Dans une lettre livrée au président de l’Autorité palestinienne, Mahmoud Abbas, Emmanuel Macron annonçait le 24 juillet son intention de reconnaître l’État de Palestine à l’Assemblée générale de l’ONU à New York. Ce geste, avant tout symbolique, a ensuite été imité par neuf États occidentaux – dont le Canada, l’Australie et le Royaume-Uni – à la suite de la conférence sur la question palestinienne, initiative conjointement présidée par la France et l’Arabie saoudite à l’ONU les 28 et 29 juillet 2025.
Les officialisations de ces multiples reconnaissances de l’État de Palestine ont eu lieu les 21 et 22 septembre, à l’occasion du sommet sur la question palestinienne lors de la 80e session de l’Assemblée générale de l’ONU. Emmanuel Macron a ouvert la session en procédant à la reconnaissance de l’État de Palestine, devant les délégations du monde entier qui comptait deux absences notables : Israël et les États-Unis. S’en est suivi le discours du premier ministre du Canada, Mark Carney, qui a à son tour reconnu l’État de Palestine : « Le Canada reconnaît l’État de Palestine et offre de travailler en partenariat afin de porter la promesse d’un avenir pacifique pour l’État de Palestine et l’État d’Israël (tdlr). »
Les réactions de la communauté internationale
Le tonnerre d’applaudissements qui a résonné dans la salle, en réponse aux divers discours de soutien envers la Palestine, n’a pourtant pas effacé les tensions marquant cette session de l’Assemblée générale. Celles-ci ont atteint leur sommet à l’apparition de Benjamin Netanyahu à la tribune de l’assemblée, lorsqu’une foule de 77 délégations ont quitté la salle en guise de protestation.
Le discours du premier ministre d’Israël a vivement condamné les multiples reconnaissances de l’État de Palestine. « C’est une marque de honte », a‑t-il déclaré, « Vous savez quel message ceux qui ont reconnu l’État palestinien cette semaine ont envoyé aux Palestiniens ? Tuez des Juifs et vous en serez récompensés ».
Interrogé à ce sujet, Rex Brynen, professeur de science politique à McGill spécialisé dans les conflits du Moyen-Orient, réfute cette conclusion. Il précise que « le Canada a explicitement identifié l’Autorité palestinienne dans sa reconnaissance. Alors à bien des égards, la réaction d’Israël a en quelque sorte donné raison au gouvernement canadien ». Pourtant, cette interprétation n’est pas partagée par tous au Canada.

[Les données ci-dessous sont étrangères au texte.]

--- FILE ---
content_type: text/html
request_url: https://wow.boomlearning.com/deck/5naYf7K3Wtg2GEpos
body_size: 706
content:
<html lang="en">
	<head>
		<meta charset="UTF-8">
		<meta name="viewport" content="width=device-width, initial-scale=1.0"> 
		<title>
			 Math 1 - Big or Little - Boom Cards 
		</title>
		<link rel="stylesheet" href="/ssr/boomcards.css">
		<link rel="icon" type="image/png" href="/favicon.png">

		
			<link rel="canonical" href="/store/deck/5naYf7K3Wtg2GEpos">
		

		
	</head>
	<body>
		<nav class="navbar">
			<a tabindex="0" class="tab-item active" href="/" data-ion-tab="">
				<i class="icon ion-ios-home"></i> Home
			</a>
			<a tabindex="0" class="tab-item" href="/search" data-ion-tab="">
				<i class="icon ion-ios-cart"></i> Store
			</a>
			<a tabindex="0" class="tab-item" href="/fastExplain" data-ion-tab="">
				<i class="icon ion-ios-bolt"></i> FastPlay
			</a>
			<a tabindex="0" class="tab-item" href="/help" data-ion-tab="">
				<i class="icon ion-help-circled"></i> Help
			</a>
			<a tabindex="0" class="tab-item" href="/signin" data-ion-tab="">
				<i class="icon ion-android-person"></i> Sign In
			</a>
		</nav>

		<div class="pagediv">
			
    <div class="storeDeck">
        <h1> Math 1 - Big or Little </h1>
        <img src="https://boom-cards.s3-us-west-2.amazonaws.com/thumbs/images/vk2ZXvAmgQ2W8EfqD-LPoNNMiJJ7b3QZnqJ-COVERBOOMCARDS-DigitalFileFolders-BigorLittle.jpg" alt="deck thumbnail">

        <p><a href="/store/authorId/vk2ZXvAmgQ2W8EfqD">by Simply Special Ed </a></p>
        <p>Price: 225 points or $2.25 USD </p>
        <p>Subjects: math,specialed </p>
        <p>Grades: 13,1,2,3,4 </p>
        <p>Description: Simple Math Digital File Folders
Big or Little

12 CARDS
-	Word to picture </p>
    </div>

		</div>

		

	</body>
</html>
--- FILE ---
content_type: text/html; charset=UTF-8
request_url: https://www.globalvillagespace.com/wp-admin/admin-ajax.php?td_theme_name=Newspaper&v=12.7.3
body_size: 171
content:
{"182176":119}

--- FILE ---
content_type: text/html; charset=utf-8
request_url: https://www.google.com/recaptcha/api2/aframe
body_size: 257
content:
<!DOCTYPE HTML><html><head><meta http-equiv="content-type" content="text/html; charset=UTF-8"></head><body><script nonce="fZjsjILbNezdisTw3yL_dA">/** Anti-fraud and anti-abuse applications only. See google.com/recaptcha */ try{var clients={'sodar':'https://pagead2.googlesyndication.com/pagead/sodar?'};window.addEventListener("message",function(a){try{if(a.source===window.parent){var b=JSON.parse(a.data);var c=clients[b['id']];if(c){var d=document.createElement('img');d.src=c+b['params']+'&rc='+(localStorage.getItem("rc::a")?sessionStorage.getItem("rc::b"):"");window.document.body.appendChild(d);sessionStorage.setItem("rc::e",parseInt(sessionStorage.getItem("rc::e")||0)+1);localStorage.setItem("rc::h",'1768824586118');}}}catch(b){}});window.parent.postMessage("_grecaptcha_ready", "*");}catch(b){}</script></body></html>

À la maison, une réaction pas moins clivante
Si une majorité de la population canadienne est favorable à la reconnaissance de l’État de Palestine, plusieurs la déplorent. Interrogé à ce sujet, le Centre consultatif des relations juives et israéliennes (CIJA) a communiqué que « cette décision encourage le Hamas, sape les efforts de paix, prolonge les souffrances des Palestiniens sous le régime du Hamas et alimente l’incitation mondiale à la haine contre le peuple juif ». Les préoccupations internationales sont alors associées à la crainte de l’augmentation de l’antisémitisme au Canada. Sur ce point, la CIJA affirme que « depuis que le gouvernement a annoncé en juillet son intention de reconnaître l’État palestinien, les crimes haineux anti-juifs ont augmenté dans le pays » ; illustration des tensions qui traversent la société canadienne autour de la question palestinienne.
Si les reconnaissances de la Palestine sont tout d’abord un geste symbolique, elles ne sont tout de même pas anodines. Selon Brynen, « cela exprime l’idée que le gouvernement israélien actuel tente de rendre impossible l’autodétermination palestinienne et que les États occidentaux n’apprécient pas cela ». On y voit donc une volonté de ces derniers d’agir comme frein au moteur expansionniste d’Israël, jouant le rôle de contre-pouvoir pour nuancer un soutien américain quasi inconditionnel. Pour Brynen, ce changement de politique internationale transmet que « plus Israël parle d’annexion, plus il y aura une certaine résistance de la part des principaux pays occidentaux ».
Symbole politique controversé, la reconnaissance de l’État de Palestine par plusieurs puissances occidentales envoie alors un message d’avertissement envers Israël.